If 2016 is anything but boring, it will be because people start to think outside the box and get creative again. Integration is no longer the right mantra for the industry and if 2.5D and 3D ICs take off as some expect, silicon disintegration and package integration could be the next wave. I hope I am wrong about having nothing to buy over the next year. I like buying new toys. But there has to be a good reason to justify them.
The year is not as boring.
In phones A72 is it.
Give this device 2 seconds of real attention – Xiaomi Redmi Note 3 Pro with 5.5.inch 1080p, SD650 (2xA72 at 1.8GHz plus 4xA53), 2GB RAM,16GB NAND , 16MP and 5MP cams, dual SIM, fingerprint, metal body.
It retails in China for just 999CNY (152$), that level of performance at 150$ is very exciting and this device is just the first in a new wave. A72 based SoCs could revive the mid range this year in a huge way as long as marketing does it’s job. Might not be exciting for you because you spend 700$ on a pocket PC but most people don’t do that.
In PC gaming there is HBM, GDDR5X and 16ff. Some might even pay crazy prices for VR while the high end monitors market has lot of life in it lately with many new sizes, new ARs,curved, high refresh rates,, variable refresh rates. AMD has Zen in Q4 and should offer more than 4 cores at sane prices with no die wasting GPU.Also in PC, M.2 x4 SSDs are reaching more reasonable prices. NAND in laptops has close to 40% penetration in corporate but maybe 15% in consumer. If laptop makers wouldn’t try to milk it for higher margins, the penetration could rise fast. Over 60% of laptops ship with screens bellow FHD even if the cost difference is maybe some 10$. 4k in laptop should rise and prices might get better,maybe 4k tablets gain some traction too.
With 8k TVs shipping, should phone cams fill those pixels? Won’t be easy and there are lots of other problems with cams. Rolling shutter,motion blur, low light perf, lack of optical zoom and does the flash need to be just 2 dumb LEDs. Who knows, maybe InVisage is ready to amaze us check the 2 pics in their latest blog post.
Wif ad has potential for many new cool things. Maybe we see things like the Moto Atrix laptop dock but using wifi ad to connect so the phone stays in the pocket. Same for Asus Padfone like tablet “dock”. In TV you could do a very different take on the entire thing. Some in China are putting the SoC in the audio bar or just a TV box, to make upgrades easier and run just one cable to the TV (plus the power cable ofc). One could replace that cable with wifi ad. Then maybe sell a tablet like device running on the TV’s SoC (to reach a much lower price) and market it as an in home portable TV. The single TV box in the household could run all the TVs, big or portable. The so called portable TVs could also be used as a second screen and as remotes. Medium term you take over home automation with the TV box too and all types of computing and gaming. There, i just revolutionized TV (lol) and took over the entire home.
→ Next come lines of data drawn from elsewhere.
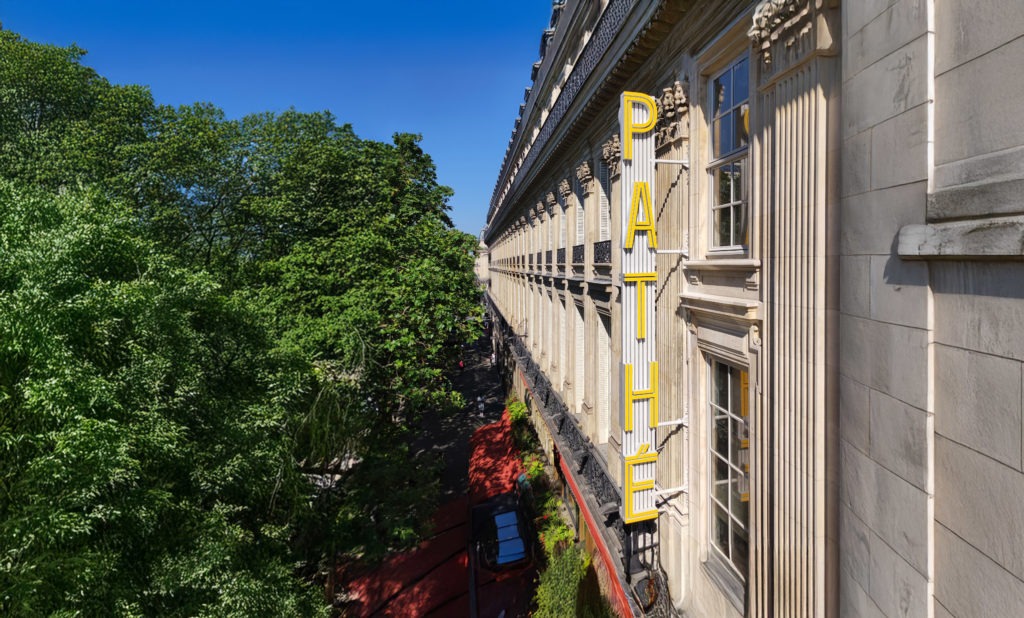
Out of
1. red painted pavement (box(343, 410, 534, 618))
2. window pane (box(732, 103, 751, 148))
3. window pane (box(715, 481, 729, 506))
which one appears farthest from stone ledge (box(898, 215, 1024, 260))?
red painted pavement (box(343, 410, 534, 618))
Watches need Android Wear to be open source and available to small OEMs that would push prices bellow 100$. It’s a developing world, some corporations just keep forgetting that, people will never pay 200-300$ on a watch. they can’t they won’t and good for them , rational consumers are not a bad thing.
Maybe not this year but hopefully soon enough foldable screens with reasonable implementations and sane prices will make phones and tabs very exciting again , sure will hit the PC hard.
Sure, product design is something folks just can’t do for some reason i will never understand but ,as bad as that is, this year is plenty fun.
In the end , it’s not hard to take anything and make it significantly better but the system doesn’t work like that and device makers are afraid to take risks, very greedy and it all moves 3 times slower than it should. Regulators being toothless doesn’t help either.